**Document text**
# Pronunciation: 約(约)



## NerdTableforone

I am creating my flashcards, and am beginning my Mandarin studies — I am three days in —. My textbook lists two pronunciations, but not a reason for the two: yuē/yāo.

Is there something that I am missing in my studies?


----------



## retrogradedwithwind

Some people say a table, and some say A table.

"A" has two pronunciations here. Some Chinese characters has more than one pronunciations too.


----------



## NerdTableforone

Ah. Thank you: I am glad that it is just accent based then. I was worried that it would be based on placement in the sentence.

This is much easier. Thank you again.


----------



## retrogradedwithwind

It's just too complicated for beginners to learn about the differences among different pronunciations.

But for 约 it's a little simpler.
when 约 means weigh something it pronounces yao. This pronunciation is perhaps popular in the northern part of China.
Except that meaning, 约 pronounces yue.


----------



## NerdTableforone

Ah. So, it is similar to ‘unionised’ in English. When it is chemistry versus labour unions. I can get that.

非常感谢您


----------



## SimonChina

Hello!约has two pronunciation actually.[yue]is mostly used,while [yao] is only used when you mean weighing sth.To be honest,most of Chinese don't know the latter one,hahaha.But it doesn't matter.


----------



## AChineseKitten

SimonChina is right. I've never heard of the second pronunciation (yāo)! It's quite new to me!
I checked the dictionary, and it says it means weigh. I think I'll use "称" to mean it, and that's what most Chinese do, I suppose. I personally think you don't really need to memorize this pronunciation of 约 or use it.

**Task brief**
In the forum thread, condense the paragraph that opens with "Hello!" into a short bulleted list that keeps its main facts. The listing after this point comes from a separate source.

**Dataset**

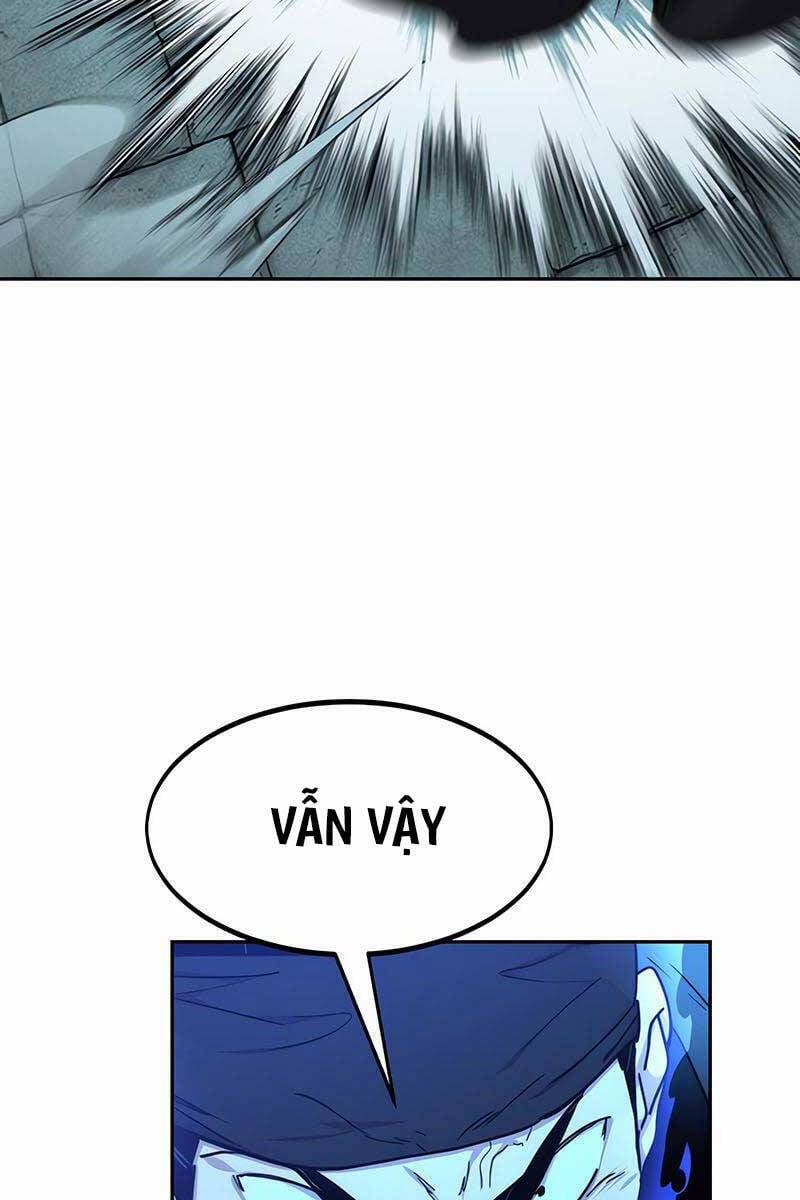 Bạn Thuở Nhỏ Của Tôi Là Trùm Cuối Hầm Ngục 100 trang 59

--

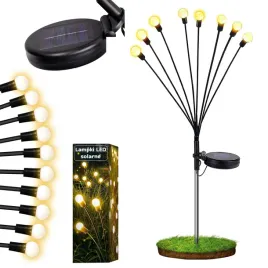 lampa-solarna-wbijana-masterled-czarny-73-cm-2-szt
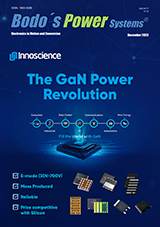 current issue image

---

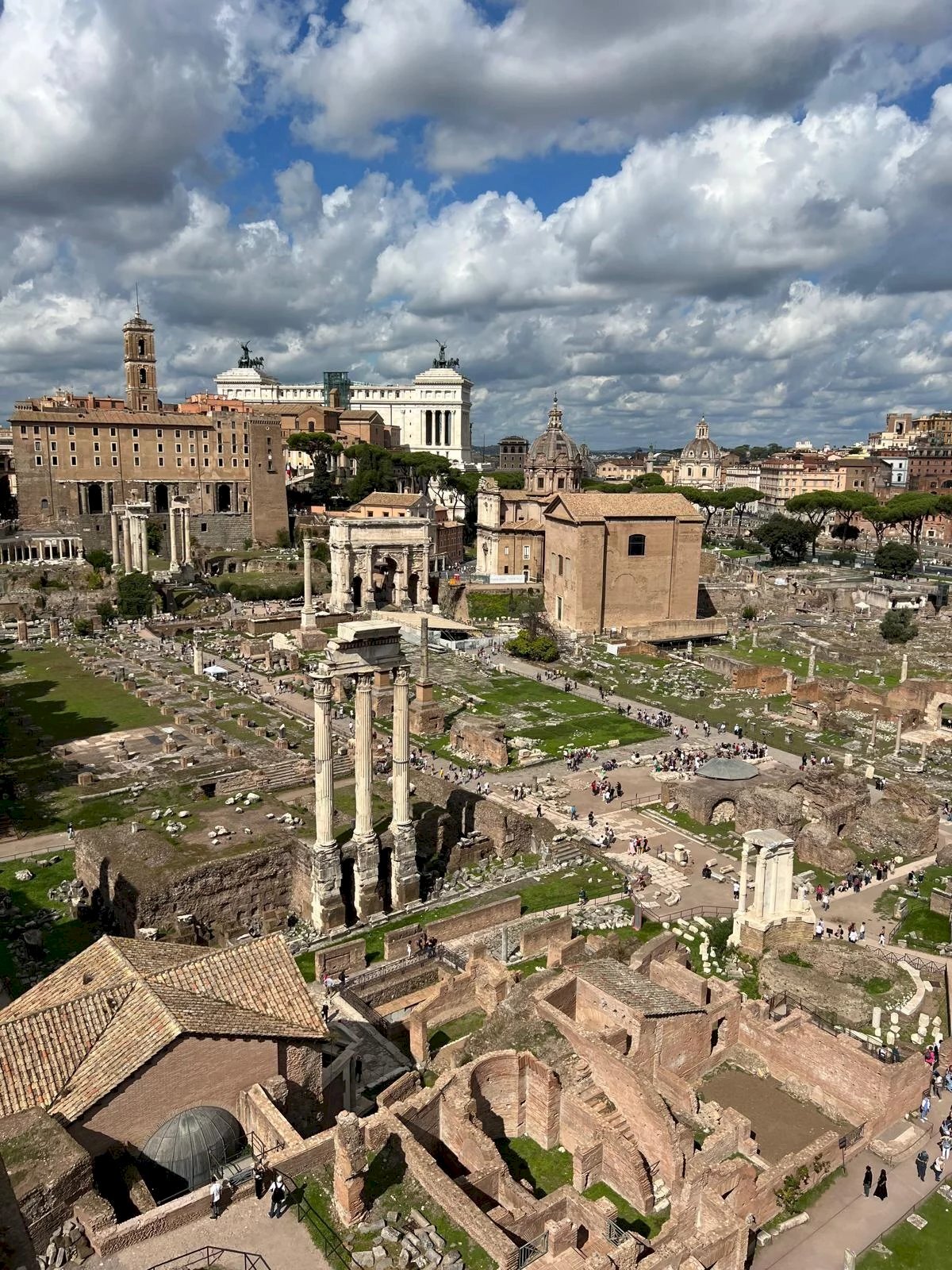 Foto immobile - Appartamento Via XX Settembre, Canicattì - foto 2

**Response to this task**
- 约 has two pronunciations.
- Yue is the usual one.
- Yao is used only to mean weighing something.
- Most Chinese speakers don't know yao, but that doesn't matter.